The letter says that the IDHUCA participated in the ILEA in order “to press for greater transparency and accountability within the institution,” and that “one may agree with this strategy or not.” Unfortunately, it is not just a matter of “agreeing or not”—this strategy is not working, because the ILEA continues to operate with little accountability. I did not say, as the letter claims, that Cuéllar has displayed an “indifference” to such concerns. I merely pointed out that his presence at the school appears to have thus far accomplished little toward these ends. There is nothing “personal” in that.
It is fair to ask: Why hasn’t Cuéllar explained these failures to the public? Why hasn’t the IDHUCA, as the only organization in the position to do so, shared secret information (like school’s course materials) with the broader human rights community? And if Cuéllar remains unable to make the ILEA more accountable and transparent, at what point will the IDHUCA withdraw its support from the academy? These are all important questions raised in my article. By claiming they constitute a personal attack on Cuéllar, the letter effectively takes them off the table.
I accurately portrayed Cuéllar and IDHUCA as isolated on the ILEA question, at least in El Salvador, and noted that “many are questioning his legitimacy as a human rights defender,” as indeed they are. This was a summation of my reporting, which involved interviewing more than a dozen members of the Salvadoran human rights community, none of whom had anything good to say about Cuéllar’s ILEA collaboration. In interview after interview, I listened to Salvadorans describe feeling slighted by Cuéllar and alienated from the IDHUCA. I also quoted Cuéllar at length explaining his position, and I mentioned his standing as an honored and courageous activist. [Editor’s note: A more robust description of Cuéllar’s bravery appeared in the original version of the article and was abridged, at my request, for space reasons.]
The only people I found in El Salvador who supported Cuéllar and the IDHUCA’s position were the U.S. ambassador, the director and program manager of the ILEA, and a PNC agent. I challenge the sponsors of this letter to find one member of the Salvadoran human rights community who supports Cuéllar’s position on the ILEA. I’m willing to bet they cannot do this, since it wasn’t possible for the purposes of the letter: Not a single Salvadoran’s name appears on the list of signatories, most of whom are North American intellectuals.
Cuéllar’s work at the ILEA is of particular interest to those concerned about human rights in Latin America because it exemplifies a new and troubling facet of U.S. intervention in the region: the co-optation of human rights discourse and the paid involvement of local human rights authorities in U.S.-sponsored police and military training programs.

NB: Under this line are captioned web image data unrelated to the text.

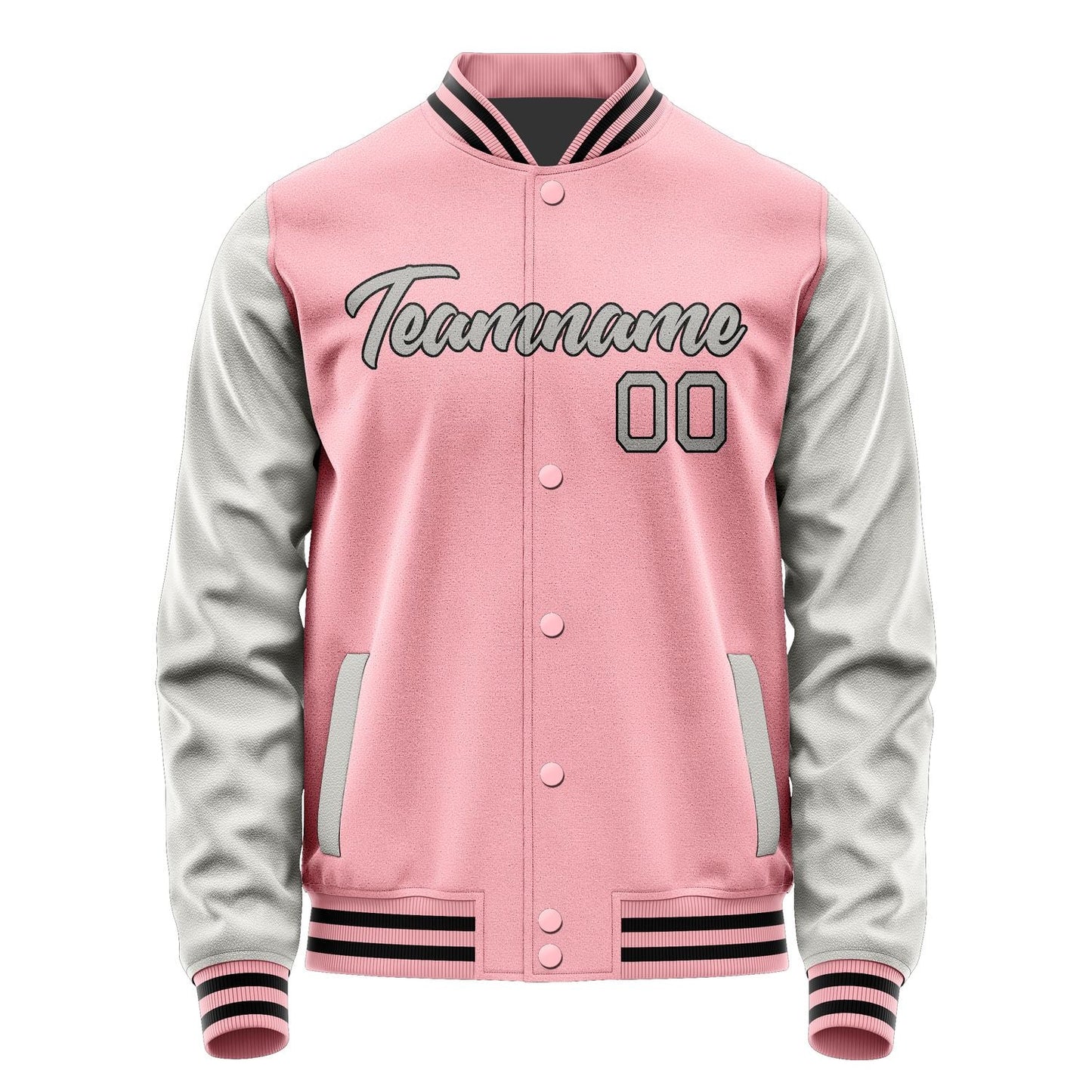 Custom Light Pink Gray Jacket JA2121042117B21704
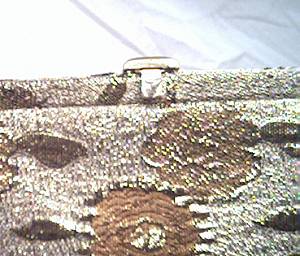 Purse/Lewis W/A Crown/Gold & Copper Tapestry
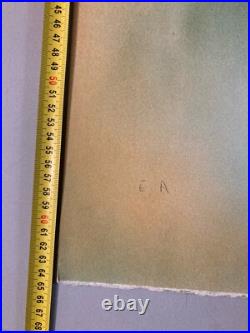 Beau Lot De 4 Gravures Lithographie Jean Heine Jeune Femme Fille Sur Papier Art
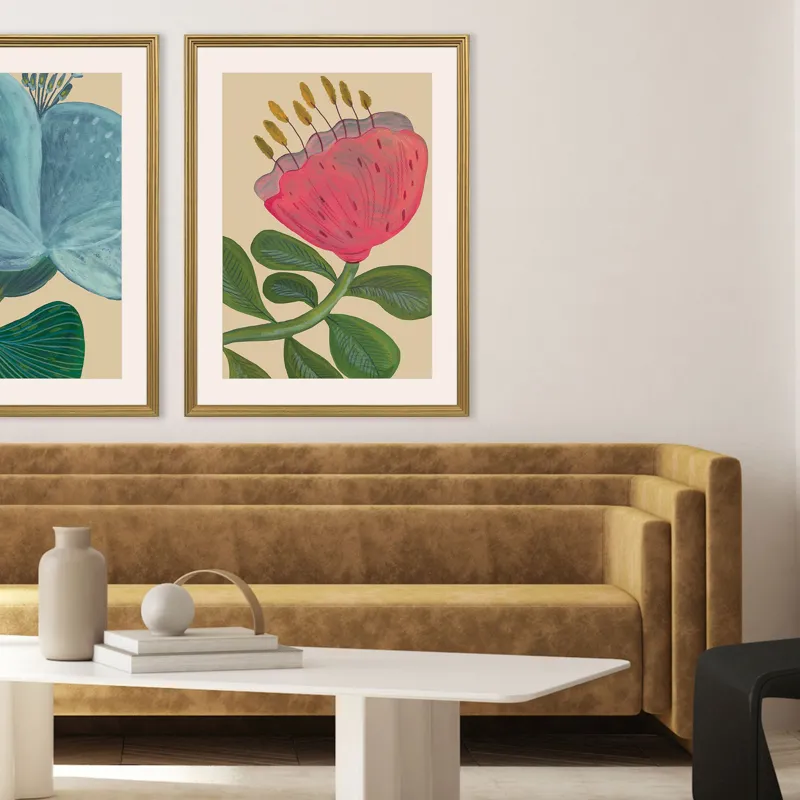 Intense Petals Framed Art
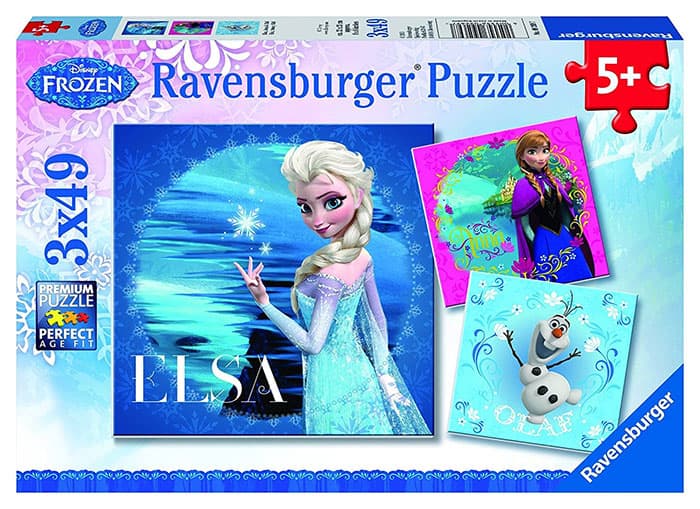 Ravensburger puzzle Dečije puzle - 3x49 - Disney - Frozen - Elsa, Anna i Olaf   3x49 delova RA09269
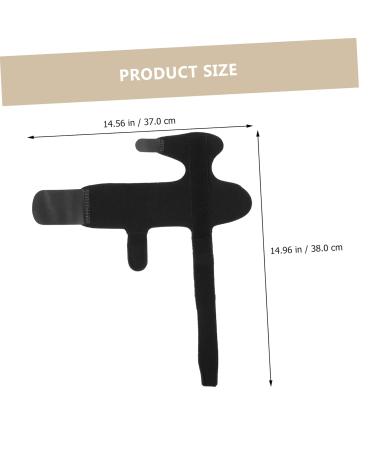 PLAFOPE Hallux Valgus Wrist Thumb Brace - Hammer Toe Straightener & Bunion Separator with Metatarsal Pads - Black - Buy Online on SooperMarket.com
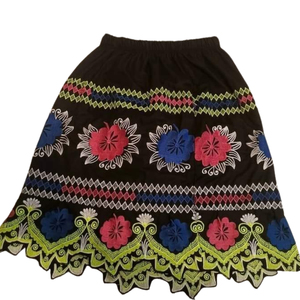 Nouvelle conception élégante, jupe décontractée pour femmes, 100% coton, anti-rides, prix d'usine, broderie personnalisée, best-seller, pour les occasions de fête - Product Image 1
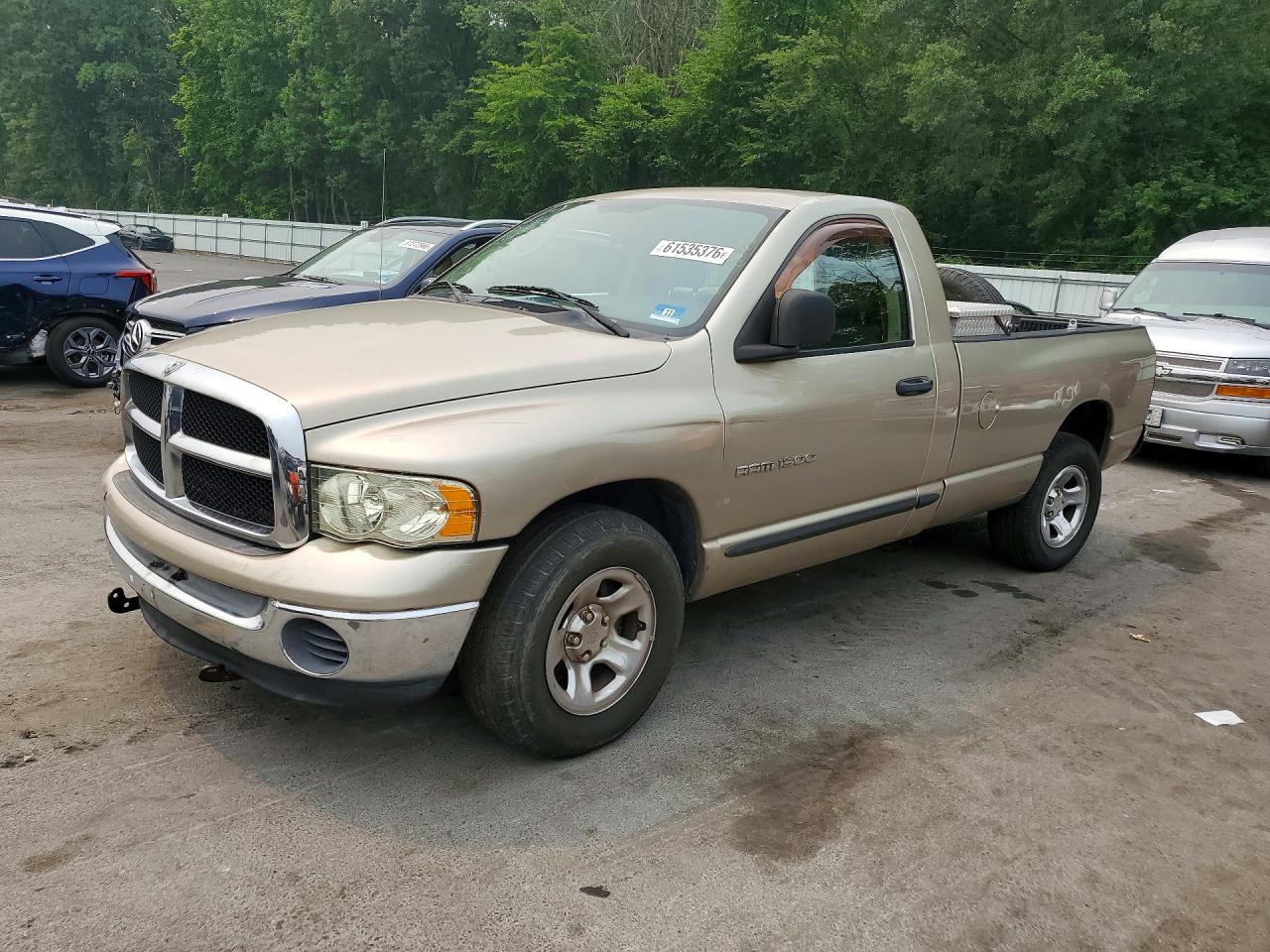 2005 Dodge Ram 1500 St Золотой vin: 1D7HA16K55J598883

If the signatories sincerely want a “real debate,” they must consider this reality. What’s more, such a debate ought not to be circumscribed by narrow questions of achieving expeditious police reform, “however it is done.” This would serve, in fact, to foreclose debate in the name of urgency and obfuscate the properly political question of how the United States achieves regional hegemony in Latin America through a variety of practices.